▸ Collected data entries
================

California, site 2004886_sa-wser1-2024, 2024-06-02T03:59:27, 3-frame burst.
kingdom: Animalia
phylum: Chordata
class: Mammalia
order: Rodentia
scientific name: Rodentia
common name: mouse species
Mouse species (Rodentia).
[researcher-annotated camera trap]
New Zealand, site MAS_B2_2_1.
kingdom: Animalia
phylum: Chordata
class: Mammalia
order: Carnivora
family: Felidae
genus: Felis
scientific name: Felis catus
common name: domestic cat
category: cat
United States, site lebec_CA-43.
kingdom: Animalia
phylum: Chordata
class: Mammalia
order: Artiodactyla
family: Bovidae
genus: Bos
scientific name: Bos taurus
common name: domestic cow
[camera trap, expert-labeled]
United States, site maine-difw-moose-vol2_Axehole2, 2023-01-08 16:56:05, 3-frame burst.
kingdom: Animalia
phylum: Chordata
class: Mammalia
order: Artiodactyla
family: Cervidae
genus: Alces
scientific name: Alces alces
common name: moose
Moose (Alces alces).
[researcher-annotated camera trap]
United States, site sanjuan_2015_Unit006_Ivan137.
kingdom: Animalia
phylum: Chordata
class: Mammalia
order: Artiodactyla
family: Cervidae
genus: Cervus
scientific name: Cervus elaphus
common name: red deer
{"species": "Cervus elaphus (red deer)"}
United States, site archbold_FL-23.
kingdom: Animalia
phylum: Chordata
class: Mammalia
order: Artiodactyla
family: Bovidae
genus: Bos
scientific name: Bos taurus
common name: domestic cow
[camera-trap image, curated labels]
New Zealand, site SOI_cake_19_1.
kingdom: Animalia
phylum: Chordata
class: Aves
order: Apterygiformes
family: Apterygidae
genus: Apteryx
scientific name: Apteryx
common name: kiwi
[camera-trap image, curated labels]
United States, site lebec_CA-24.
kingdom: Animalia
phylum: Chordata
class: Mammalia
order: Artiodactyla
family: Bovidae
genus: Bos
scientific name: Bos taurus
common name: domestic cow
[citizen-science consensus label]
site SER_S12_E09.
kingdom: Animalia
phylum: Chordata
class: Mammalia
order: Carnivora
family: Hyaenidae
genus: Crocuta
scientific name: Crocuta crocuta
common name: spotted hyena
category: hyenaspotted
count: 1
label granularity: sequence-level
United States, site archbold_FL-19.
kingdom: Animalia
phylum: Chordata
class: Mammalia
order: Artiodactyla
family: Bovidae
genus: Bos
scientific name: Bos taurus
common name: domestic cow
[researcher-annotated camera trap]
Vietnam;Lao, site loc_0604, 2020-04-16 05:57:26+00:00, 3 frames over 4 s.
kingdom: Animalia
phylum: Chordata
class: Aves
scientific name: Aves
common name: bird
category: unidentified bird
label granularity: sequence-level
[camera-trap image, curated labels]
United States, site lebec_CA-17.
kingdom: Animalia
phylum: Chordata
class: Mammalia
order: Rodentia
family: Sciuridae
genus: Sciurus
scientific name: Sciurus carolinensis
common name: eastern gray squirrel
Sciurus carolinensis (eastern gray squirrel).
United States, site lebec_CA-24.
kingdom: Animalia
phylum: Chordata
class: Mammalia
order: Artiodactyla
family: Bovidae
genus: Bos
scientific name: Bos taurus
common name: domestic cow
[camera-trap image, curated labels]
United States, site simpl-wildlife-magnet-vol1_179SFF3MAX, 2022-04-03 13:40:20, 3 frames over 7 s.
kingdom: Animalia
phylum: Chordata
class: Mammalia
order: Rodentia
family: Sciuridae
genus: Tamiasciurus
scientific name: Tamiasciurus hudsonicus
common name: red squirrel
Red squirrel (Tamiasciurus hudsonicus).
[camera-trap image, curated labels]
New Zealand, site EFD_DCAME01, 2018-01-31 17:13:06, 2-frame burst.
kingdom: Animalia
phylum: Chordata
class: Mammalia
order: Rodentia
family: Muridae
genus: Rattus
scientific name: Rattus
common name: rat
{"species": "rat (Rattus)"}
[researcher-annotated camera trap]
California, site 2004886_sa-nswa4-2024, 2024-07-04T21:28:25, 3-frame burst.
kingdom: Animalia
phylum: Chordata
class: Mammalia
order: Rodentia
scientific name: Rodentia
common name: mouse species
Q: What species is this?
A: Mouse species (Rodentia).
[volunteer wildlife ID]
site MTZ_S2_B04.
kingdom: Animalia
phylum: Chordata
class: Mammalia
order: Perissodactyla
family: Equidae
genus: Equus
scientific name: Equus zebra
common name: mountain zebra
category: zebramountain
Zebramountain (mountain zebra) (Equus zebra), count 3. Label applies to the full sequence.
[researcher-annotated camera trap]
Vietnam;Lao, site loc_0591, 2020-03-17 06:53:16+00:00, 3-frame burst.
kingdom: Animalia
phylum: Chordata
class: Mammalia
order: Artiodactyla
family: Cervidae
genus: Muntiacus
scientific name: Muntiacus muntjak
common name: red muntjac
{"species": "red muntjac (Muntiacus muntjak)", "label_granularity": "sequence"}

================

▸ EXERCISE PROMPT
Send back each record exactly as it stands.

▸ YOUR RESPONSE
California, site 2004886_sa-wser1-2024, 2024-06-02T03:59:27, 3-frame burst.
kingdom: Animalia
phylum: Chordata
class: Mammalia
order: Rodentia
scientific name: Rodentia
common name: mouse species
Mouse species (Rodentia).
[researcher-annotated camera trap]
New Zealand, site MAS_B2_2_1.
kingdom: Animalia
phylum: Chordata
class: Mammalia
order: Carnivora
family: Felidae
genus: Felis
scientific name: Felis catus
common name: domestic cat
category: cat
United States, site lebec_CA-43.
kingdom: Animalia
phylum: Chordata
class: Mammalia
order: Artiodactyla
family: Bovidae
genus: Bos
scientific name: Bos taurus
common name: domestic cow
[camera trap, expert-labeled]
United States, site maine-difw-moose-vol2_Axehole2, 2023-01-08 16:56:05, 3-frame burst.
kingdom: Animalia
phylum: Chordata
class: Mammalia
order: Artiodactyla
family: Cervidae
genus: Alces
scientific name: Alces alces
common name: moose
Moose (Alces alces).
[researcher-annotated camera trap]
United States, site sanjuan_2015_Unit006_Ivan137.
kingdom: Animalia
phylum: Chordata
class: Mammalia
order: Artiodactyla
family: Cervidae
genus: Cervus
scientific name: Cervus elaphus
common name: red deer
{"species": "Cervus elaphus (red deer)"}
United States, site archbold_FL-23.
kingdom: Animalia
phylum: Chordata
class: Mammalia
order: Artiodactyla
family: Bovidae
genus: Bos
scientific name: Bos taurus
common name: domestic cow
[camera-trap image, curated labels]
New Zealand, site SOI_cake_19_1.
kingdom: Animalia
phylum: Chordata
class: Aves
order: Apterygiformes
family: Apterygidae
genus: Apteryx
scientific name: Apteryx
common name: kiwi
[camera-trap image, curated labels]
United States, site lebec_CA-24.
kingdom: Animalia
phylum: Chordata
class: Mammalia
order: Artiodactyla
family: Bovidae
genus: Bos
scientific name: Bos taurus
common name: domestic cow
[citizen-science consensus label]
site SER_S12_E09.
kingdom: Animalia
phylum: Chordata
class: Mammalia
order: Carnivora
family: Hyaenidae
genus: Crocuta
scientific name: Crocuta crocuta
common name: spotted hyena
category: hyenaspotted
count: 1
label granularity: sequence-level
United States, site archbold_FL-19.
kingdom: Animalia
phylum: Chordata
class: Mammalia
order: Artiodactyla
family: Bovidae
genus: Bos
scientific name: Bos taurus
common name: domestic cow
[researcher-annotated camera trap]
Vietnam;Lao, site loc_0604, 2020-04-16 05:57:26+00:00, 3 frames over 4 s.
kingdom: Animalia
phylum: Chordata
class: Aves
scientific name: Aves
common name: bird
category: unidentified bird
label granularity: sequence-level
[camera-trap image, curated labels]
United States, site lebec_CA-17.
kingdom: Animalia
phylum: Chordata
class: Mammalia
order: Rodentia
family: Sciuridae
genus: Sciurus
scientific name: Sciurus carolinensis
common name: eastern gray squirrel
Sciurus carolinensis (eastern gray squirrel).
United States, site lebec_CA-24.
kingdom: Animalia
phylum: Chordata
class: Mammalia
order: Artiodactyla
family: Bovidae
genus: Bos
scientific name: Bos taurus
common name: domestic cow
[camera-trap image, curated labels]
United States, site simpl-wildlife-magnet-vol1_179SFF3MAX, 2022-04-03 13:40:20, 3 frames over 7 s.
kingdom: Animalia
phylum: Chordata
class: Mammalia
order: Rodentia
family: Sciuridae
genus: Tamiasciurus
scientific name: Tamiasciurus hudsonicus
common name: red squirrel
Red squirrel (Tamiasciurus hudsonicus).
[camera-trap image, curated labels]
New Zealand, site EFD_DCAME01, 2018-01-31 17:13:06, 2-frame burst.
kingdom: Animalia
phylum: Chordata
class: Mammalia
order: Rodentia
family: Muridae
genus: Rattus
scientific name: Rattus
common name: rat
{"species": "rat (Rattus)"}
[researcher-annotated camera trap]
California, site 2004886_sa-nswa4-2024, 2024-07-04T21:28:25, 3-frame burst.
kingdom: Animalia
phylum: Chordata
class: Mammalia
order: Rodentia
scientific name: Rodentia
common name: mouse species
Q: What species is this?
A: Mouse species (Rodentia).
[volunteer wildlife ID]
site MTZ_S2_B04.
kingdom: Animalia
phylum: Chordata
class: Mammalia
order: Perissodactyla
family: Equidae
genus: Equus
scientific name: Equus zebra
common name: mountain zebra
category: zebramountain
Zebramountain (mountain zebra) (Equus zebra), count 3. Label applies to the full sequence.
[researcher-annotated camera trap]
Vietnam;Lao, site loc_0591, 2020-03-17 06:53:16+00:00, 3-frame burst.
kingdom: Animalia
phylum: Chordata
class: Mammalia
order: Artiodactyla
family: Cervidae
genus: Muntiacus
scientific name: Muntiacus muntjak
common name: red muntjac
{"species": "red muntjac (Muntiacus muntjak)", "label_granularity": "sequence"}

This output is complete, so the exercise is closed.